Qui admettre prioritairement quand une seule classe est tempérée ? Comment organiser un accueil minimal ? Que dire aux parents qui vivent dans de petits logements où il fait plus chaud qu'à l'école ?
Cette canicule n'est pas une surprise, les scientifiques alertent depuis des décennies. Dès la fin mai, nous avons subi un épisode inquiétant.
En 2022, le président Macron appelait à ce qu'on lance la rénovation de nos écoles. « On », ce sont les collectivités.

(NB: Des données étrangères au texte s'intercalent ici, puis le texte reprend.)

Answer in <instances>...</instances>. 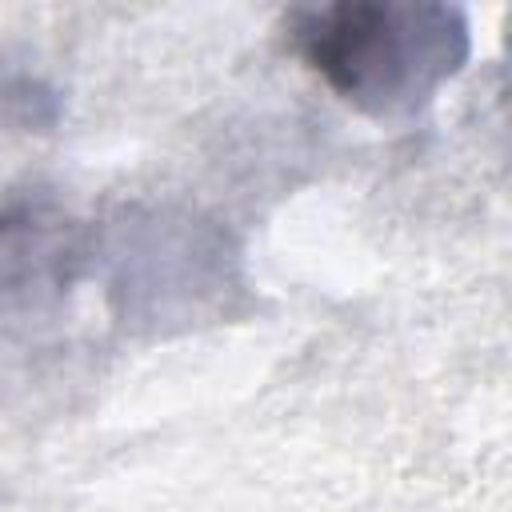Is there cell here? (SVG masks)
<instances>
[{
    "mask_svg": "<svg viewBox=\"0 0 512 512\" xmlns=\"http://www.w3.org/2000/svg\"><path fill=\"white\" fill-rule=\"evenodd\" d=\"M284 28L296 56L372 120L416 116L472 48L468 20L452 4L336 0L296 8Z\"/></svg>",
    "mask_w": 512,
    "mask_h": 512,
    "instance_id": "1",
    "label": "cell"
}]
</instances>
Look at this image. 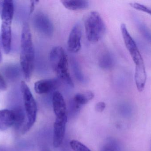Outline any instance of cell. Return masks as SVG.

Mais quand le Fonds vert passe de 2,5 milliards à 650 millions d'euros en trois ans, difficile de végétaliser des cours ou d'isoler des bâtiments... Rénovations comme constructions ne sont subventionnées qu'à 20 %, tout au plus 30 %. Les restes à charge sont insoutenables, alors que DETR, DSIL et Fonds vert cumulés ont fondu de moitié.
Face aux canicules, nous avons pourtant besoin de plus de services publics : piscines ouvertes, activités adaptées, parcs sécurisés, une eau moins chère - voire gratuite, en cas d'épisode extrême. Allez-vous enfin entendre que les collectivités ont besoin de moyens ?
Nous savons tous que, des vagues de chaleur, il y en aura d'autres. Or le Fonds vert a été divisé par trois ! Le Gouvernement n'a qu'une chose à annoncer aujourd'hui : le rétablissement de ces crédits plutôt que de faire l'inventaire des missions budgétaires et de nous expliquer comment installer un panneau solaire."